She did indeed already have to get a VRO and he is not allowed anywhere near her. The first thing he did was take both cars and all the household appliances and stop paying the kids university fees and trash their home. Even this seemingly violet and irrational behaviour was not obviously used in her defence at the first hearing.

She has no link or record or proof of any of his assets and accounts, they sold up everything when they left, but he has apparently very recently on one of his trips back bought two houses in SA but this is through the grape vine and unsubstantiated, his family are living in them now apparently. He has even left the country twice and this is substantiated despite a court order that he may not leave Australia at all. And her lawyers did nothing, I would assume there should have been some sort of penalty at the very least. But nothing.

The present home she is in is a new purchase and they didn't even award her him paying the mortgage, which would mean she will not even have a roof over her head. I am hoping 'legal aid" can do something at this stage I have now discovered there is such a thing, I have no idea what kind of reputation they have but it better than nothing. She will be contacting them today.

## What to produce
Repeat word for word the part of the post about her court case that runs from "She did indeed" to "least. But nothing.".

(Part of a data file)
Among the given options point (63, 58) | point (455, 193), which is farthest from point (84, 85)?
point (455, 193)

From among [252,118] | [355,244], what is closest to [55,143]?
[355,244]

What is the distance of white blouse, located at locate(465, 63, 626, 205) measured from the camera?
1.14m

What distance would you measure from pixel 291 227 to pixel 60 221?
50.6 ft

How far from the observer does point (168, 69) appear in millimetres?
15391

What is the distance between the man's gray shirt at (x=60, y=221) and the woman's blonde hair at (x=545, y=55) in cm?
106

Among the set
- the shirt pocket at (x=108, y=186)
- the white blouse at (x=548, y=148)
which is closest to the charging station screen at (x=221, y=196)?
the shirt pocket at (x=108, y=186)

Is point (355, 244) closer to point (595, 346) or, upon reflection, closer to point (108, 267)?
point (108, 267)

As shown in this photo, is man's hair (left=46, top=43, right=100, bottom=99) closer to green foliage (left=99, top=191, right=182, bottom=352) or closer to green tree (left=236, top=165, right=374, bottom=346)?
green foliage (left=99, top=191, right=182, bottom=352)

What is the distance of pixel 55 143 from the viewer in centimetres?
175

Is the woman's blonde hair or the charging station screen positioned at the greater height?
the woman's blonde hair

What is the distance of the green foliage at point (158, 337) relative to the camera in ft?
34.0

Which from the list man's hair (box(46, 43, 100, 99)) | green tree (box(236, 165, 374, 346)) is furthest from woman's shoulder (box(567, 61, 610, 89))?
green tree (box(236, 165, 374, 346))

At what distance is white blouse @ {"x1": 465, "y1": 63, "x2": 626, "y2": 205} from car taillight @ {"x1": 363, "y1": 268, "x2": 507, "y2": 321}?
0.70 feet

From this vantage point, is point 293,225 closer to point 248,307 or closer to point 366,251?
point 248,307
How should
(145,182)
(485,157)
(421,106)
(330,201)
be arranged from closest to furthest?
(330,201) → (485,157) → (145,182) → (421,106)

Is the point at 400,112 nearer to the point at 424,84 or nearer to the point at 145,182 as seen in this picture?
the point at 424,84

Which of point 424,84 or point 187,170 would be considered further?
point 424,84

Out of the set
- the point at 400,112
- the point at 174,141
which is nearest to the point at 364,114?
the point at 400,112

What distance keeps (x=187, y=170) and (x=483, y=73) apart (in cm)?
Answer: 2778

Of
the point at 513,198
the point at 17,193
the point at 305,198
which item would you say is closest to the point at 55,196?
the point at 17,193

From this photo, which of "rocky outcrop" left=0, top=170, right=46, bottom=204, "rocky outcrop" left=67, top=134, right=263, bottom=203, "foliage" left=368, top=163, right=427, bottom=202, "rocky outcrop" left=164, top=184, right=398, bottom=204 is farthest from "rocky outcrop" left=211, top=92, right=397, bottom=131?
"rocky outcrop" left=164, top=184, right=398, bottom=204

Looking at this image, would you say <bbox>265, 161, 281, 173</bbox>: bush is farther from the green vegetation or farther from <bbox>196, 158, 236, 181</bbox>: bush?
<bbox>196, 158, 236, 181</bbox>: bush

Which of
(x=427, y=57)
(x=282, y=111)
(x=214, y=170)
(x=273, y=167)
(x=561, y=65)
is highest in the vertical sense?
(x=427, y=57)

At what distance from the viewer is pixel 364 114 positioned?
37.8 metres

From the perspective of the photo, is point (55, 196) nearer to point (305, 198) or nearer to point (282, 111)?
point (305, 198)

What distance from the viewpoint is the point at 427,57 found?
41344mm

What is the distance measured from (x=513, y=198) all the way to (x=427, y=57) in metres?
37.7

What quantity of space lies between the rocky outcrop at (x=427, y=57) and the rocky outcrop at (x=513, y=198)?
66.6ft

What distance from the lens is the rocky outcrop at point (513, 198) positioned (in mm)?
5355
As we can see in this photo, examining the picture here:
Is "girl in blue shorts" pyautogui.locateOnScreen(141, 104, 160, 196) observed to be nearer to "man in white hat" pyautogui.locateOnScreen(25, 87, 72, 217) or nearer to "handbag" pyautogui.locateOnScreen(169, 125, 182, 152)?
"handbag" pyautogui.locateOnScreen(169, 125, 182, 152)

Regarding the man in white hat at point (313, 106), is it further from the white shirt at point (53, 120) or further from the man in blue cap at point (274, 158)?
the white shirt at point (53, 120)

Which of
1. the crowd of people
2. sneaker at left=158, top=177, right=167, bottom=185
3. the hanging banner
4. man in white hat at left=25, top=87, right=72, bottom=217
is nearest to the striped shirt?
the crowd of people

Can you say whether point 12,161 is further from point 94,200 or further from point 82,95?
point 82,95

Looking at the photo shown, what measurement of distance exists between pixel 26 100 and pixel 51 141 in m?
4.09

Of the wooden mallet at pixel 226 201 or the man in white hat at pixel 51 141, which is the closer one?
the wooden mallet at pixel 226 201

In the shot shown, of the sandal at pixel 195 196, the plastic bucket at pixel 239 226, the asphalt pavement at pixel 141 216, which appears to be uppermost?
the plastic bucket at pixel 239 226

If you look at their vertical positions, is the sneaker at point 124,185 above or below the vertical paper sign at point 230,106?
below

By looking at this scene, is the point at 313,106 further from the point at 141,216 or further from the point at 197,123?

## Expected answer
She did indeed already have to get a VRO and he is not allowed anywhere near her. The first thing he did was take both cars and all the household appliances and stop paying the kids university fees and trash their home. Even this seemingly violet and irrational behaviour was not obviously used in her defence at the first hearing.

She has no link or record or proof of any of his assets and accounts, they sold up everything when they left, but he has apparently very recently on one of his trips back bought two houses in SA but this is through the grape vine and unsubstantiated, his family are living in them now apparently. He has even left the country twice and this is substantiated despite a court order that he may not leave Australia at all. And her lawyers did nothing, I would assume there should have been some sort of penalty at the very least. But nothing.